Bogomol'nyi Equations for Einstein-Yang-Mills-Dilaton theory

TL;DR

This paper derives first-order Bogomol'nyi equations for a static, spherically symmetric Einstein-Yang-Mills-Dilaton solution, revealing a connection to supersymmetry and proposing a new Euclidean supergravity model with flat asymptotics.

Contribution

It shows that a known numerical solution satisfies Bogomol'nyi equations and introduces a novel Euclidean supergravity framework related to the equations.

Findings

Derivation of Bogomol'nyi equations for the Einstein-Yang-Mills-Dilaton system.

Identification of a link to N=4 gauged supergravity with imaginary gauge coupling.

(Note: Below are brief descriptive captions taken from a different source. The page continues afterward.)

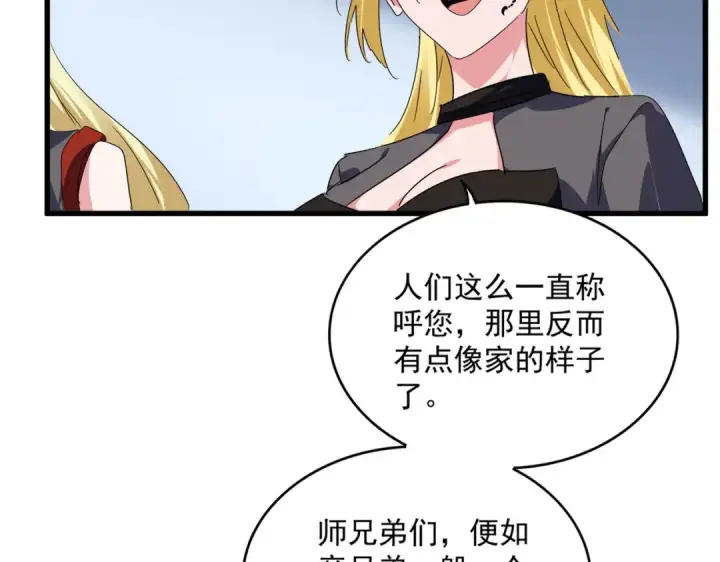 《魔皇大管家》第739话 回家图83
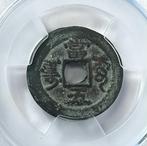 China, Qing-dynastie. Sinkiang Xian Feng. 5 Cash 1851-1861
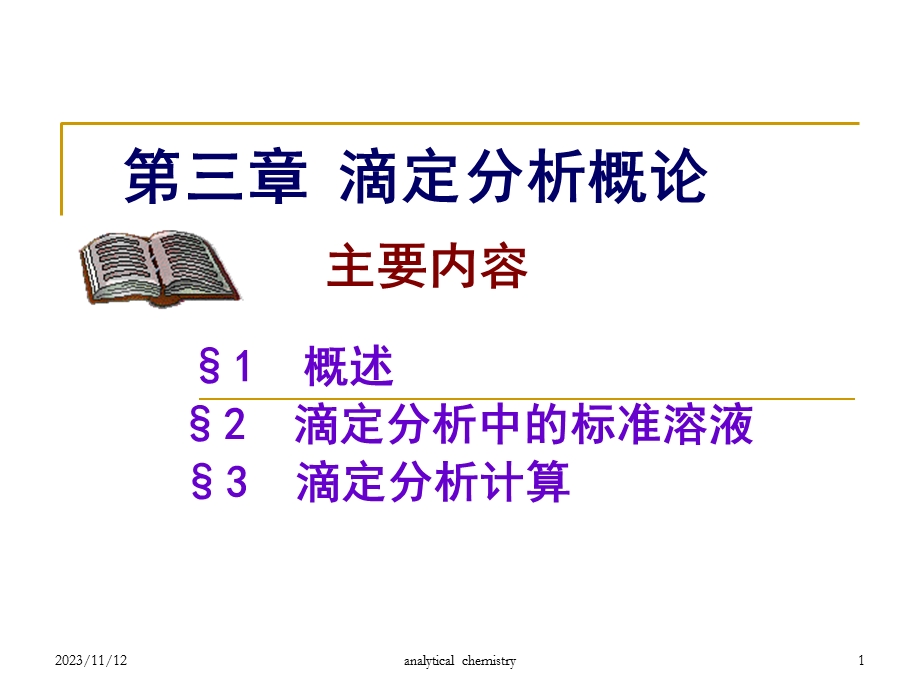 分析化学3滴定分析概论.ppt_第1页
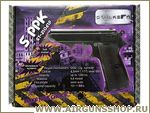 Stalker SPPK ( Walther PPK/S) 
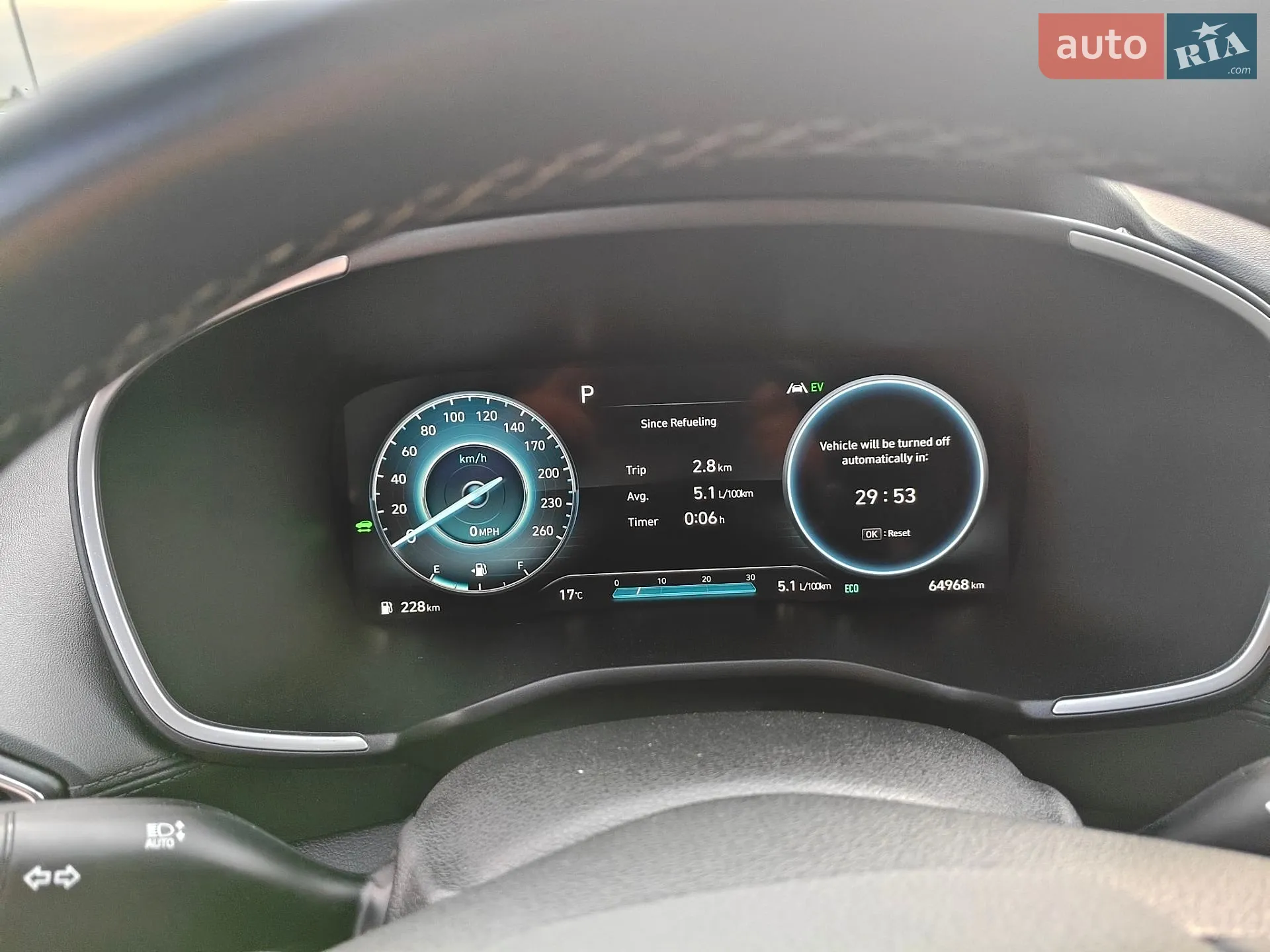 2021 Hyundai Santa Fe - мініатюра 19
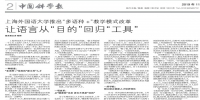 上外70周年校庆 | 《中国科学报》：上外“多语种+”教学模式改革 让语言从“目的”回归“工具” - 上海外国语大学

Proposal of a new Euclidean supergravity model with asymptotically flat solutions.

Abstract

A static, spherically symmetric and purely magnetic solution of the Einstein-Yang-Mills-Dilaton theory, found previously by numerical integration is shown to obey a system of first order Bogomol'nyi equations. As common for such equations, there is a tight relation to supersymmetry, in the present case to the N=4 gauged SU(2)$\times$SU(2) supergravity of Freedman and Schwarz. Specifically, the dilaton potential of the latter can be avoided by choosing one of the two gauge coupling constants to be imaginary. It is argued that this corresponds to a hitherto unknown N=4 gauged SU(2)$\times$SU(1,1) supergravity in four Euclidean dimensions leading to Bogomol'nyi equations with asymptotically flat solutions.